Every time people talk about “generalization” in LLMs, they mean something different. This often leads to subsequent debate. Why?

The problem with generalization is that the word doesnt generalize.

We've long been beyond the traditional statistical understanding, of generalizing to new samples from the "same distribution". Today, you can come up with a completely novel phrasing, or misspelling of the query, and LLMs will still respond correctly

This means, for a benchmark, it's no longer enough to prevent contamination of the exact input/output pair. 

In fact, with better representations, RL, and some human ingenuity in deploying capital to create targeted data, it's now enough to know a description of the distribution to optimize. We can even get pretty far with LLMs combining and transforming existing data into the target distribution.

This is what people observe as "benchmaxxing". The issue is, even the set of describable distributions explodes combinatorially. Everyone wants something slightly different, our wants keep evolving, and to this the models don't necessarily generalize. This is probably what Ilya meant when he said "models still can't generalize" on Dwarkesh’s podcast. 

It is why, I think, static benchmarks, ironically even “live” ones, are dead. Unless the distribution keeps drifting over time, unpredictably, any benchmark can now be hillclimbed with relative ease. 

Yet, this is not enough for AGI. Why? Because the world keeps changing. In fact, everytime a model becomes capable on a new distribution, we want to use it for a new set of problems, which exposes new holes. Progress in AI capabilities will continue to extend our imagination, and this is a testament to human ingenuity. 

So, what should we evaluate in 2026? For one, we need new ways to measure sample efficient adaptation by learning from interactions, what some put under the general umbrella of "continual learning".  We want models to perform well on the "novel" situations we find ourselves in, which may be off the training distribution in subtle ways. 

The promising sign is, for a lot of user queries off the training distribution, such as in coding, models do generalize, especially if they are a combination of seen distributions. Here's the crux:

We need to stop viewing generalization, or "out of distribution" as a discrete, static concept. Otherwise the words will keep changing meaning based on context. 

Generalization is a continuous spectrum: how far you can you correctly extrapolate given what you've seen.

Humans do it to differing extents, depending on how much time evolution spent optimizing on the environment. We generalize extremely well in changes to our physical environment. Novel math, the environment of abstract symbols, has long been considered the pinnacle of human intelligence.
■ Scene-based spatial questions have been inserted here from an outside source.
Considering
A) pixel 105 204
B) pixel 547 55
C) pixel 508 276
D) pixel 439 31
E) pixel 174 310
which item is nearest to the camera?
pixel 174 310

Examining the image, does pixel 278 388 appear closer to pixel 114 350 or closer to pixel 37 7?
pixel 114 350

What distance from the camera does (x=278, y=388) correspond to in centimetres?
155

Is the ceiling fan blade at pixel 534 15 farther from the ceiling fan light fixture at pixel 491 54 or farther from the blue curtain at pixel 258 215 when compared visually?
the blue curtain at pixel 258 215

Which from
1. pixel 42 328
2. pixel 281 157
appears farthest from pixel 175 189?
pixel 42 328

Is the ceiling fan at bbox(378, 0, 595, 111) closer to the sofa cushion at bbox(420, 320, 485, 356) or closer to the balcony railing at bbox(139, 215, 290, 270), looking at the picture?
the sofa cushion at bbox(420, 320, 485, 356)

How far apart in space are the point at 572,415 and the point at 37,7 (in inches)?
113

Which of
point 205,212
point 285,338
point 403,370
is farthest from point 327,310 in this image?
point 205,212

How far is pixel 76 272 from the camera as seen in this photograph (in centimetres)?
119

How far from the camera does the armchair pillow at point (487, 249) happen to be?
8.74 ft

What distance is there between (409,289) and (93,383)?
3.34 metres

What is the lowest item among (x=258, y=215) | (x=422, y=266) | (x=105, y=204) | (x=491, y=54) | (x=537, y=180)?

Generalization is a function of optimization in an environment.

The optimization could even be at “test time”. If you are capable of self-verification, or in other words, have a good “world model” or “value function”, “thinking” is also optimization. We discover, simpler, more general principles the more we think about a problem.

Similarly, for models, they generalize to different extents based on what you ask, how far it is from what the model has seen in training, and how much the model was optimized for nearby distributions. For the rest, one day, they will be able to learn fast from interactions. That, would be true general intelligence, and fill the “jagged frontier”. They don't have to make discoveries in “quantum gravity” to get there. Neither have you.